Biological and Medical Sciences
The complexity of living systems and the ethical impossibility of performing fully controlled experiments with certain species of animals and humans provide a rich, and difficult to control, source of experimental bias. The scientific knowledge about the phenomenon under study, and the systematic elimination of probable causes of bias, by detecting confounding factors, is the only way to isolate true cause-effect relationships. It is also in epidemiology that experimenter bias has been better studied than in other sciences.
A number of studies into Spiritual Healing illustrate how the design of the study can introduce experimenter bias into the results. A comparison of two studies illustrates that subtle differences in the design of the tests can adversely affect the results of one. The difference was due to the intended result: a positive or negative outcome rather than positive or neutral.

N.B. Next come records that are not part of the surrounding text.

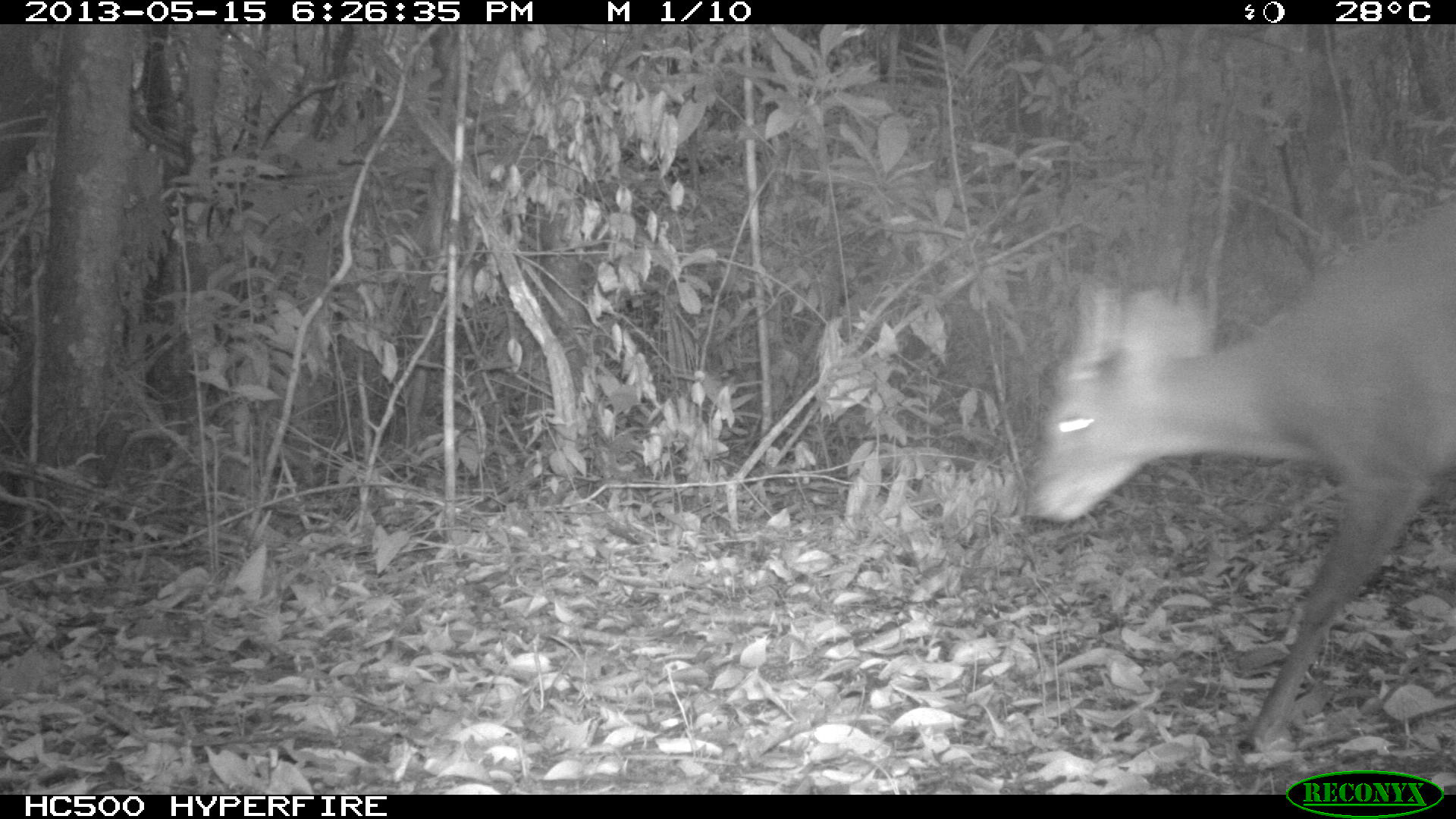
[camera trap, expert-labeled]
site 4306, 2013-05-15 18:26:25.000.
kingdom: Animalia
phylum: Chordata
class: Mammalia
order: Artiodactyla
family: Cervidae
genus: Mazama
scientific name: Mazama temama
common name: central american red brocket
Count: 1.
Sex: male.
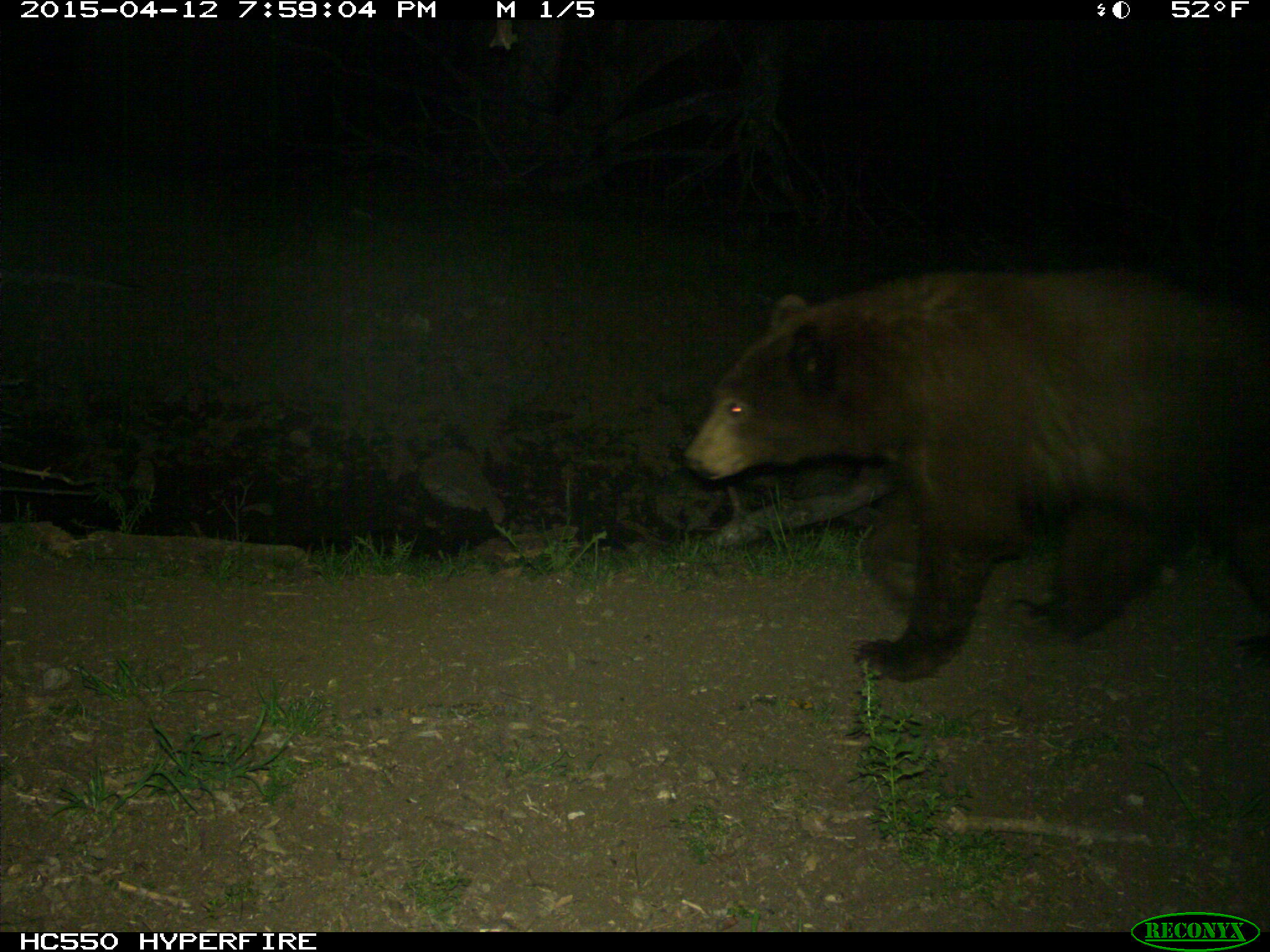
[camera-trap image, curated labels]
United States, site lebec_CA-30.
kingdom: Animalia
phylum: Chordata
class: Mammalia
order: Carnivora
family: Ursidae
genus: Ursus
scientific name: Ursus americanus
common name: american black bear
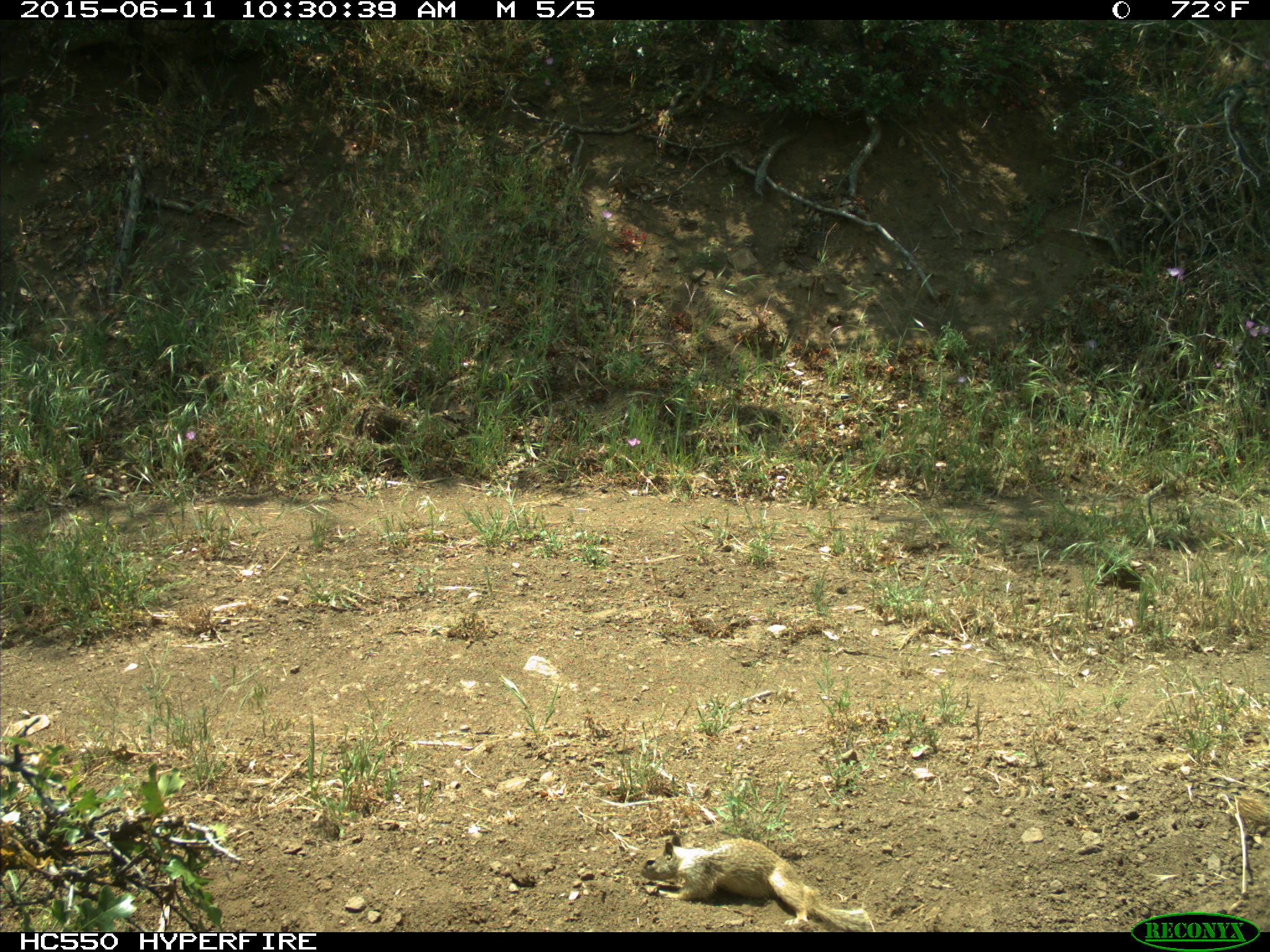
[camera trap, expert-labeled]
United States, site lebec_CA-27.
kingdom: Animalia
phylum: Chordata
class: Mammalia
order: Rodentia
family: Sciuridae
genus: Otospermophilus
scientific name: Otospermophilus beecheyi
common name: california ground squirrel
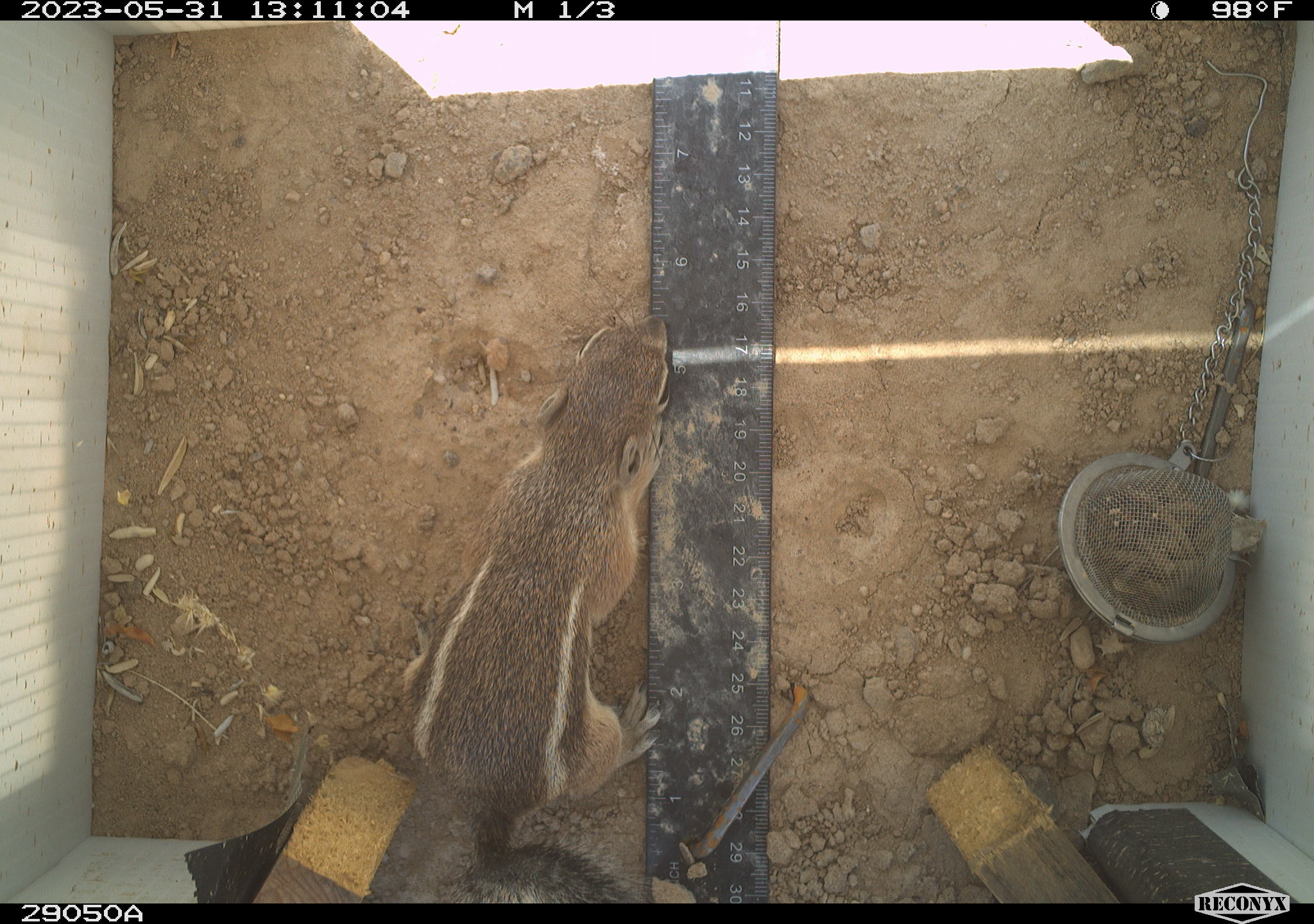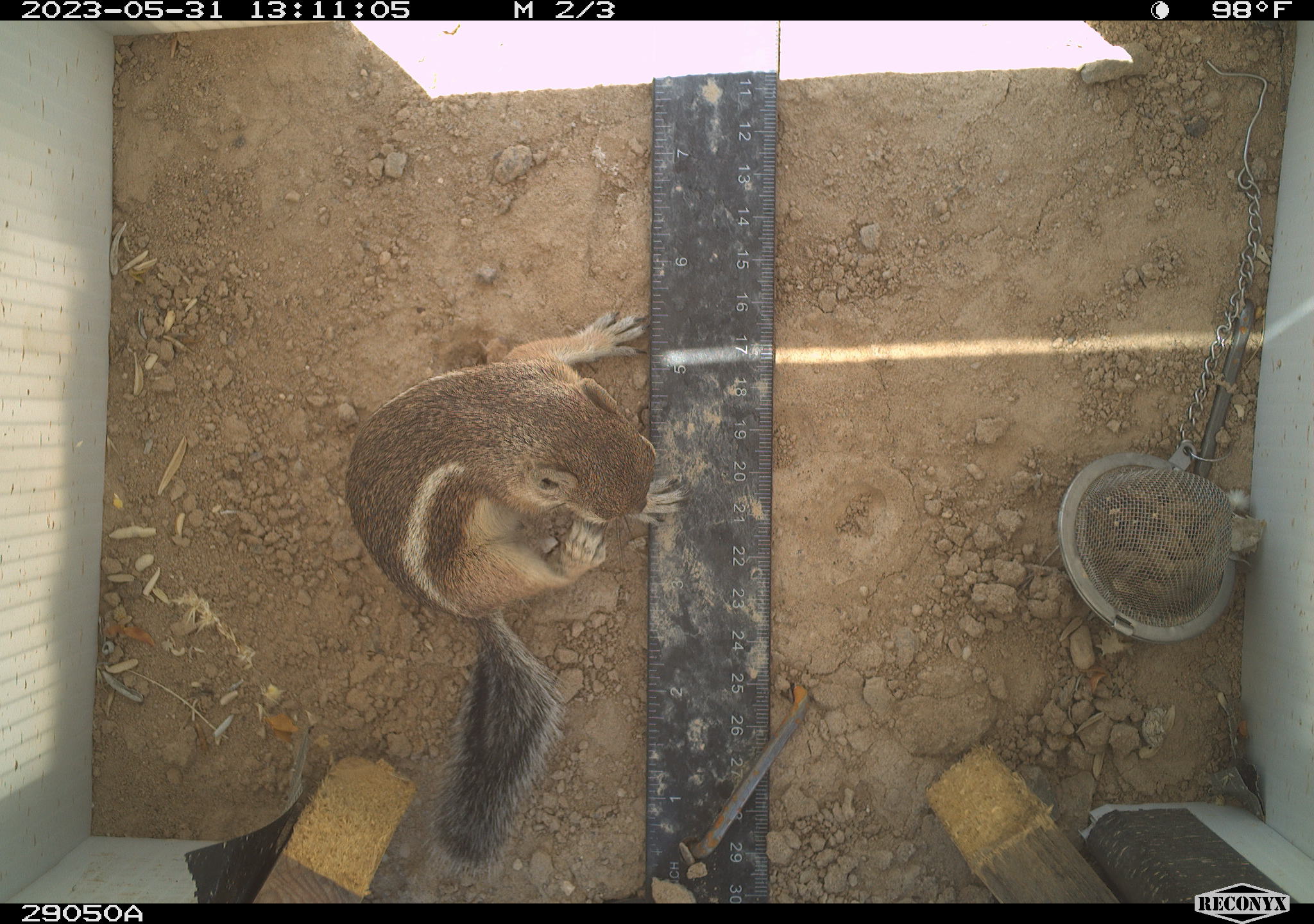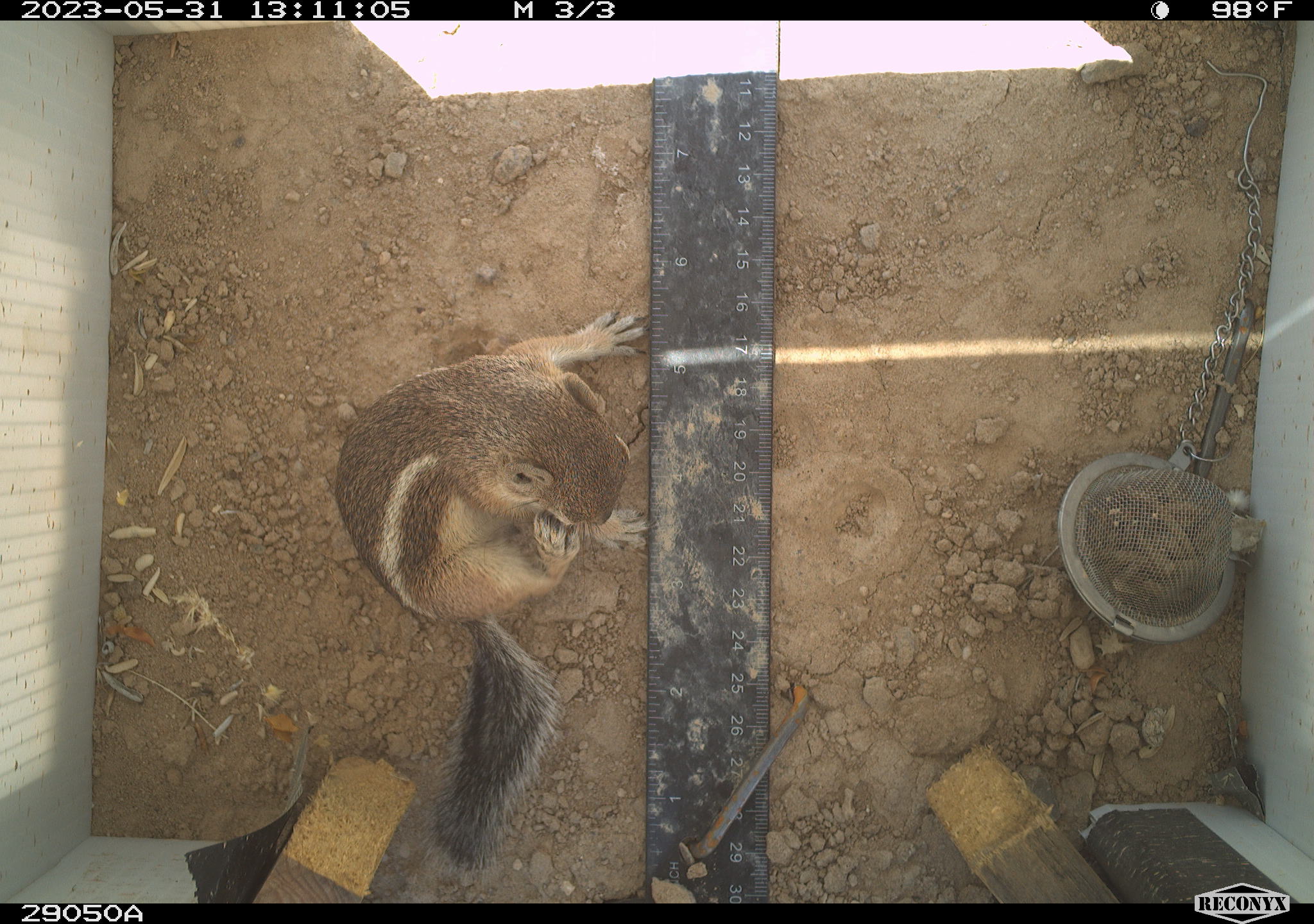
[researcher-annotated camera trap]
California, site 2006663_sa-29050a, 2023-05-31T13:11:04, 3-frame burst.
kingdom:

A 1995 paper by Hodges & Scofield of spiritual healing used the growth rate of cress seeds as their independent variable in order to eliminate a placebo response or participant bias. The study reported positive results as the test results for each sample were consistent with the healers intention that healing should or should not occur. However the healer involved in the experiment was a personal acquaintance of the study authors raising the distinct possibility of experimenter bias. A randomized clinical trial, published in 2001, investigated the efficacy of spiritual healing (both at a distance and face-to-face) on the treatment of chronic pain in 120 patients. Healers were observed by "simulated healers" who then mimicked the healers movements on a control group while silently counting backwards in fives - a neutral rather than should not heal intention. The study found a decrease in pain in all patient groups but "no statistically significant differences between healing and control groups ... it was concluded that a specific effect of face-to-face or distant healing on chronic pain could not be demonstrated."